▸ **Data records**
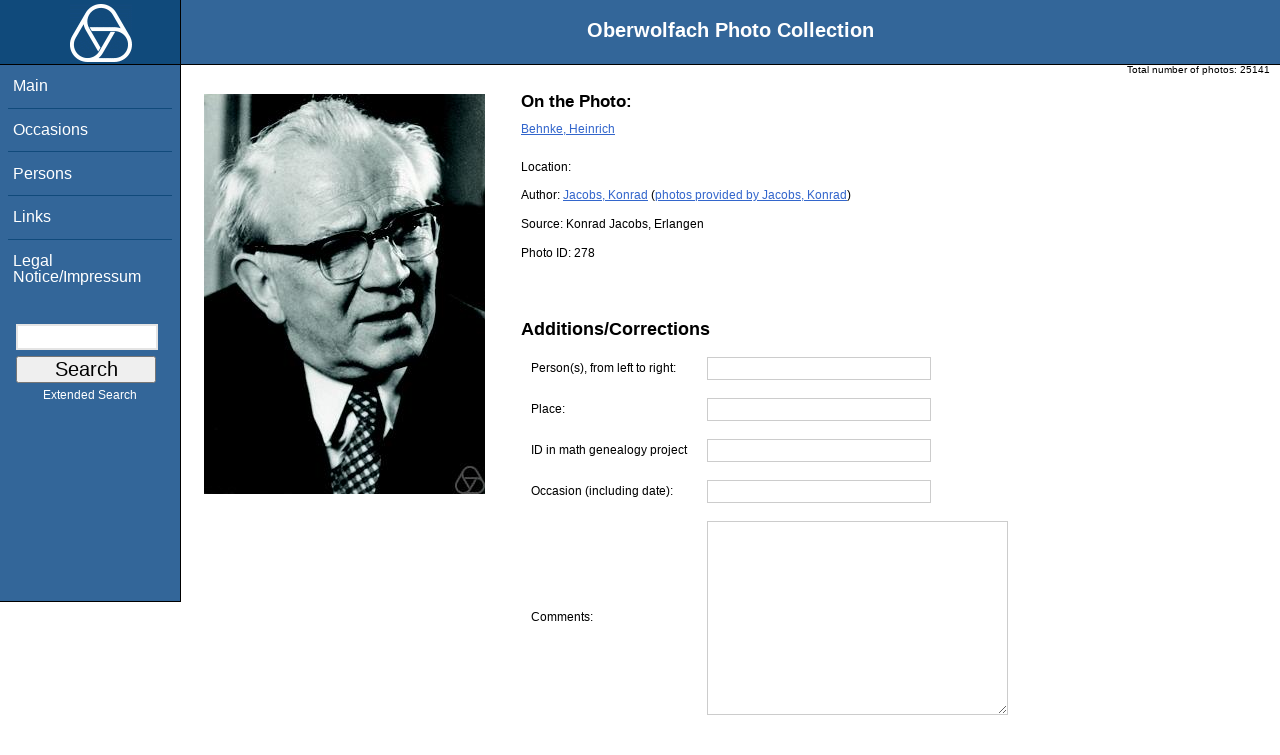

--- FILE ---
content_type: text/html; charset=utf-8
request_url: https://opc.mfo.de/detail?suggest=1&photo_id=278
body_size: 2758
content:
<!DOCTYPE html PUBLIC "-//W3C//DTD XHTML 1.0 Transitional//EN" "http://www.w3.org/TR/xhtml1/DTD/xhtml1-transitional.dtd">
<html xmlns="http://www.w3.org/1999/xhtml">

<head><script type="text/javascript" src="/toscawidgets/resources/tw.dojo/static/1.8.1/min/dojo/dojo.js" djConfig="isDebug: false,     parseOnLoad: true"></script>
<script type="text/javascript" src="/toscawidgets/resources/goldensearch/static/js/focus.js"></script>
    <link href="/css/tripoli/tripoli.simple.css" type="text/css" rel="stylesheet" />
    <!--[if IE]><link rel="stylesheet" type="text/css" href="/css/tripoli/tripoli.simple.ie.css" /><![endif]-->
    <meta name="generator" content="HTML Tidy for Mac OS X (vers 12 April 2005), see www.w3.org" />
    <meta content="text/xhtml; charset=utf-8" http-equiv="content-type" />
    <meta name="keywords" content="photos, Oberwolfach, mathematician, research, mathematics, workshop, history" />
    <link rel="stylesheet" type="text/css" href="/css/owpdb-new.css" />
    <script type="text/javascript" src="/js/piwik.js"></script>
    <title>Details: Heinrich Behnke</title>
  </head>
<body><div id="header">
    <script type="text/javascript" language="javascript">
    //<![CDATA[
    person_id=278;
    //]]>
    </script>
    <div id="logo"><a href="http://www.mfo.de">
      <img id="logo-image" src="/images/ow-logo.gif" alt="OW logo" border="0" style="margin-left:70px; margin-right:auto;" /></a></div>  <h1>
          Oberwolfach Photo Collection
        </h1></div>
        <div class="clear"></div>
        <div class="wrap">
        <div id="menu">
        <ul>
        <li><a class="nav" href="/">Main</a></li><li><a class="nav" href="/list_years_grouped">Occasions</a></li><li><a class="nav" href="/list_persons">Persons</a></li><li><a class="nav" href="/external_links">Links</a></li><li><a class="nav" href="/imprint">Legal Notice/Impressum</a></li>
        </ul><br />
            <form name="searchform" class="search_box" action="/search" method="get">
              <input id="goldensearch" type="text" name="term" value="" />
              <input type="submit" value="   Search   " />
            </form>
            <a class="extended_search_link" href="/extended_search">Extended Search</a>
      </div>
              <div><div id="flash"><script type="text/javascript">//<![CDATA[
if(!window.webflash){webflash=(function(){var j=document;var k=j.cookie;var f=null;var e=false;var g=null;var c=/msie|MSIE/.test(navigator.userAgent);var a=function(m){return j.createTextNode(m.message)};var l=function(n,m){};var b=function(o,m){var n=m;if(typeof(o)=="string"){n=window[o]}else{if(o){n=o}}return n};var h=function(){var p=k.indexOf(f+"=");if(p<0){return null}var o=p+f.length+1;var m=k.indexOf(";",o);if(m==-1){m=k.length}var n=k.substring(o,m);j.cookie=f+"=; expires=Fri, 02-Jan-1970 00:00:00 GMT; path=/";return webflash.lj(unescape(n))};var i=function(){if(e){return}e=true;var p=h();if(p!==null){var m=j.getElementById(g);var n=j.createElement("div");if(p.status){n.setAttribute(c?"className":"class",p.status)}var o=a(p);n.appendChild(o);m.style.display="block";if(p.delay){setTimeout(function(){m.style.display="none"},p.delay)}m.appendChild(n);l(p,m)}};var d=function(){if(!c){var m="DOMContentLoaded";j.addEventListener(m,function(){j.removeEventListener(m,arguments.callee,false);i()},false);window.addEventListener("load",i,false)}else{if(c){var m="onreadystatechange";j.attachEvent(m,function(){j.detachEvent(m,arguments.callee);i()});if(j.documentElement.doScroll&&!frameElement){(function(){if(e){return}try{j.documentElement.doScroll("left")}catch(n){setTimeout(arguments.callee,0);return}i()})()}window.attachEvent("load",i)}}};return function(m){f=m.name||"webflash";g=m.id||"webflash";l=b(m.on_display,l);a=b(m.create_node,a);return{payload:h,render:d}}})();webflash.lj=function(s){var r;eval("r="+s);return r}};webflash({"id": "flash", "name": "webflash"}).render();
//]]></script></div></div>
        <div style="font-size: x-small;text-align: right; padding: 0 10px 0 10px;">
        Total number of photos: <span>25141</span>
        </div>
      <div class="content">
            <img class="detail" src="/photoNormal?id=278" title="Heinrich Behnke" alt="Heinrich Behnke" />
                    <h3>On the Photo:</h3>
                    <ul class="onthephoto">
                    <li>
                            <a href="/person_detail?id=278">Behnke, Heinrich</a>
                    </li>
                    </ul>
    <p>Location:
        <span></span></p>
    <p>Author:
        <a href="person_detail?id=1917">Jacobs, Konrad</a> (<a href="/pictures_of_author?id=1917">photos provided by Jacobs, Konrad</a>)</p>
	<p>Source:
	        <span>Konrad Jacobs, Erlangen</span></p>
    <p>Photo ID: <span>278</span></p>
    <div id="suggest">
    <br />
    <h2>Additions/Corrections</h2>
    <form action="suggest" method="post">
        <input type="hidden" name="photo_id" value="278" />
            <table>
        <tr><td>Person(s), from left to right:</td><td><input size="30" type="text" name="name" value="" /></td></tr>
        <tr><td>Place:</td><td><input size="30" type="text" name="place" value="" /></td></tr>
        <tr><td>ID in math genealogy project</td><td><input size="30" type="text" name="genealogy" value="" /></td></tr>
        <tr><td>Occasion (including date):</td><td><input size="30" type="text" name="occasion" value="" /></td></tr>
    <tr><td>Comments:</td><td><textarea rows="10" cols="40" name="comment"></textarea></td></tr>
            </table>
    <p>Please enter your name and email address, too:</p>
    <table>
    <tr><td>Name:</td><td><input size="30" type="text" name="your_name" value="" /></td></tr>
        <tr><td>Email:</td><td><input size="30" type="text" name="your_email" value="" /></td></tr>
    </table>
    <div>
    <div class="kunigunde">
    <input name="sometimes" class="sometimes" value="sometimes" />
    </div><div class="ingrid">
    <input name="perhaps" class="perhaps" value="" />
    </div><div class="krimhield">
    <input name="aname" class="aname" value="" />
    </div><div class="kunigunde">
    <input name="fooname" class="fooname" value="" />
    </div><div class="ingrid">
    <input name="barname" class="barname" value="message" />
    </div><div class="krimhield">
    <input name="search" class="search" value="search" />
    </div><div class="kunigunde">
    <input name="mathematics" class="mathematics" value="comment" />
    </div><div class="ingrid">
    <input name="blup" class="blup" value="email" />
    </div>
    </div>
    <input type="submit" value="Submit" />
    </form>
    </div>
    <div class="invite_suggestions">
           <a href="/detail?photo_id=278&amp;would_like_to_publish=1#request">Are you interested in using this photo?</a>
       </div>
    <div id="genealogy">
<div>
    <a href="http://www.genealogy.math.ndsu.nodak.edu/id.php?id=15253" target="_blank">
        <img src="/images/tree-small.gif" />
    Information about this person in the genealogy project available.
    </a>
</div>
</div>
    <div>
  </div><div>
</div>
        <div id="orms">
    </div>
      </div>
<div class="clear"></div>
</div>
</body>
</html>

▸ **Work required**
Look through the entries, and return every line that the word "stylesheet" appears in.

▸ **Solution to this problem**
    <link href="/css/tripoli/tripoli.simple.css" type="text/css" rel="stylesheet" />
    <!--[if IE]><link rel="stylesheet" type="text/css" href="/css/tripoli/tripoli.simple.ie.css" /><![endif]-->
    <link rel="stylesheet" type="text/css" href="/css/owpdb-new.css" />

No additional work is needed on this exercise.